Au sérail de Hasbaya, parmi tous ceux qui ont des titres de propriété, un seul y réside en permanence avec sa famille: l’émir Moufid Chéhab. Il a le grand mérite d’avoir préservé ce monument historique tout au long des années de guerre qui ont miné le pays depuis 1975. Il s’est opposé avec beaucoup de tact et de savoir-faire aux différents groupes armés qui se sont déployés dans la région et voulaient utiliser le sérail comme bastion militaire. Il a mis de côté chaque pierre qui s’écroulait du fait des événements ou des intempéries, en prévision d’une restauration selon les normes archéologiques adéquates.
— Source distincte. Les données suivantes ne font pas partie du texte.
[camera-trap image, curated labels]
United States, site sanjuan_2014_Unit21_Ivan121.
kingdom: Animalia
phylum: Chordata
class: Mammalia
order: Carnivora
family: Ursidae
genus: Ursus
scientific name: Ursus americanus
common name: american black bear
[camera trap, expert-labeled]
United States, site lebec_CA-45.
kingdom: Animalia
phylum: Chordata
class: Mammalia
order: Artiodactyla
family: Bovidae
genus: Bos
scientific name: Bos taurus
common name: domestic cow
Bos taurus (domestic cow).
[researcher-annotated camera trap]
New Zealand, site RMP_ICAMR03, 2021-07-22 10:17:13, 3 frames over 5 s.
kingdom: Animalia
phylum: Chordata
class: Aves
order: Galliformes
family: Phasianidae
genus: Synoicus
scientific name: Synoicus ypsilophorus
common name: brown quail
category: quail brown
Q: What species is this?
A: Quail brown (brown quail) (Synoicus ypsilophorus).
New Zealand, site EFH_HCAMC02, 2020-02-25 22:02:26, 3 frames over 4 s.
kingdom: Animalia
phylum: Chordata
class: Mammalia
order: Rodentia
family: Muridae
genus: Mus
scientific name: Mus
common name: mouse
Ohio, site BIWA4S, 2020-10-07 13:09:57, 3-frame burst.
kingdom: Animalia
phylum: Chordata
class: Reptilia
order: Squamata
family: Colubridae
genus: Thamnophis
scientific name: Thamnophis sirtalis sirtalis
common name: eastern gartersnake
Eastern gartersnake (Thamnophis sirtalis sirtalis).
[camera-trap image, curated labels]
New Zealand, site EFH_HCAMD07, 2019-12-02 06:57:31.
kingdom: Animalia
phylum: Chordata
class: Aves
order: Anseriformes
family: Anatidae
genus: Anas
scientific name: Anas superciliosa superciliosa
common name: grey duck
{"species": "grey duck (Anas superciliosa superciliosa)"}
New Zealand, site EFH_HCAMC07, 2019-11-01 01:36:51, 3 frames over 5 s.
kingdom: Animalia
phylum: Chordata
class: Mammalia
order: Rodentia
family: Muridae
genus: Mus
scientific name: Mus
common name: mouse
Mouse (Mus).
Aujourd’hui, il accueille les visiteurs avec une grande hospitalité digne d’un émir.
Maintenant que le Sud et la Békaa-ouest ont été libérés, il est grand temps que l’Etat se préoccupe de la citadelle de Hasbaya et entame au plus vite sa restauration. D’autant plus que l‘érosion du temps peut lui être fatale. L’hiver, l’eau envahit les étages inférieurs, augmentant chaque année les destructions, les plantes ayant poussé dans les coins abandonnés au risque d’ébranler jusqu’aux fondations.
Remaniée pendant près de huit siècles, au gré des modes, la citadelle de Hasbaya a besoin d’une étude architecturale et archéologique approfondie et les responsables du Service des Antiquités devraient, dès à présent, entamer les procédures nécessaires pour sa restauration. Nul n’a le droit d’abandonner un monument d’une telle valeur historique et archéologique.